# Hunting > Game Cooking and Recipes >  Hein's Biltong Recipe and Dryer box

## HeinB

Hi guys, here is the biltong recipe as promised, with some pictures showing the steps.







And here is some pics showing the process, I took these minutes ago while doing my latest batch. This is about 2.5kg of beef rump steak

Step 1 : Soaking the meat in the vinegar and worchester sauce solution for about 25 minutes:



Step 2 : Cover the bottom of the dish in spice mix and start layering the meat:



Step 3 : Repeat . . .



Step 4 : All done, ready to cover in glad wrap in leave in the fridge for 8 hours:



A pic showing how the spice mix looks for reference:





I will add some pictures later when I've hung the biltong in the cabinet. Post to follow showing cabinet.

----------


## HeinB

OK, so you've had a quick browse through the recipe above and decided that it really doesn't look that hard, first step is probably to set up a drying cabinet of some sort. I built the cabinet pictured out of a cheap two door cabinet from Bunnings and some bits I had lying around at home. The basic idea of this cabinet is that the lamp at the bottom heats up air, this hot air can hold more moisture and so it draws moisture out of the meat hanging above it. The fan on the side then blows this moist air out of the box and fresh 'dry' air gets sucked in through the little filters at the bottom. Easy peasy, here are some pics:

Outside of the cabinet showing the filters, these are just computer filters from jaycar, any simple air filter will do.

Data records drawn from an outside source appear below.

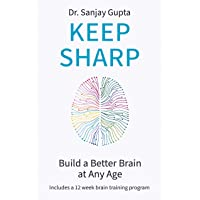 Keep Sharp: How To Build a Better Brain at Any Age - As Seen in The Daily Mail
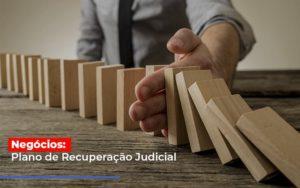 Negocios Plano De Recuperacao Judicial Notícias E Artigos Contábeis - Contabilidade em São Paulo | Catana Assessoria Empresarial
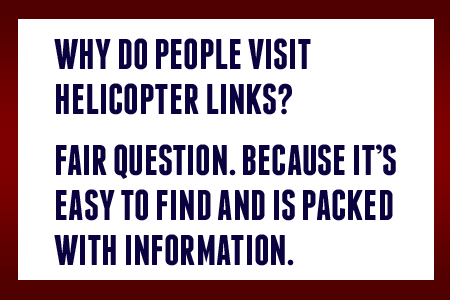 Why  do people visit Helicopter Links? Fair question. Because it's easy to find and is packed with information.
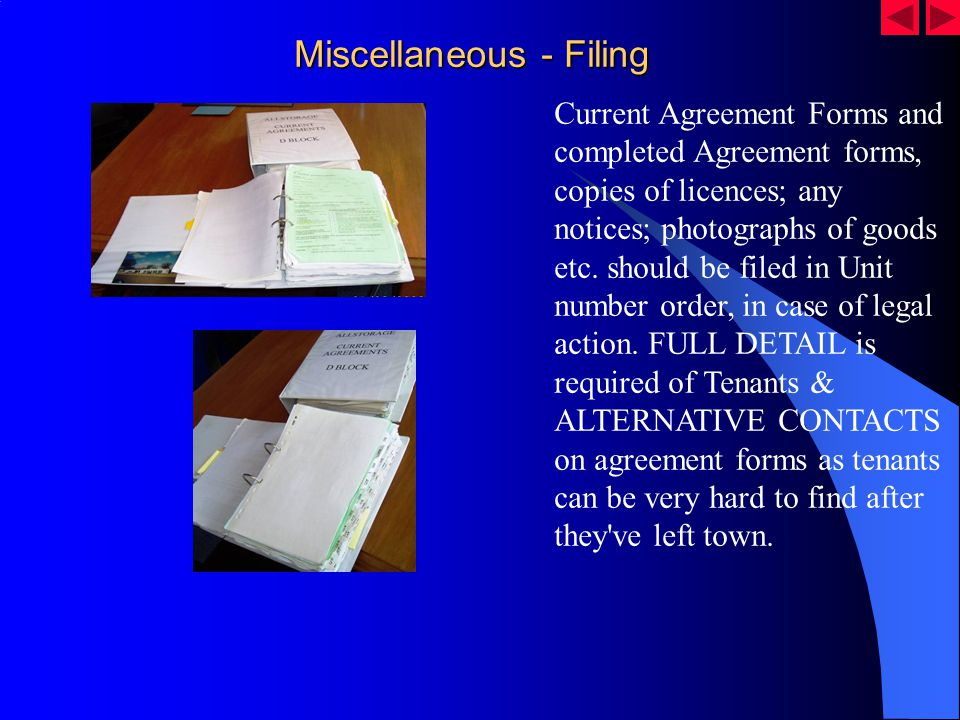 Miscellaneous - Filing Current Agreement Forms and completed Agreement forms, copies of licences; any notices; photographs of goods etc. should be fil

Inside of the cabinet you can see the two plastic conduit rails for hanging the meat from and the 100w lamp down the bottom. 



Computer fan set up such that it blows air out of the cabinet



100W Bulb and some newspaper, the meat 'drips' a bit for the first day or so, so good to have some newspaper on the bottom. Also note all the 'extra' holes in the cabinet were covered with some duct tape.



I just use some plastic coated garden plant support twist ties to hang the meat, cheap easy and effective.




Many people are afraid to tackle making biltong because they have the perception that you are working with raw meat and if you do it wrong it will either rot or end up giving them food poisoning. I am happy to set the record straight - It's practically impossible to stuff it up as long as you stick roughly to recipe and process. I have made literally hundreds of kilos using the recipe and box above and have never had a single issue. It's one of those things that is actually really difficult to get wrong.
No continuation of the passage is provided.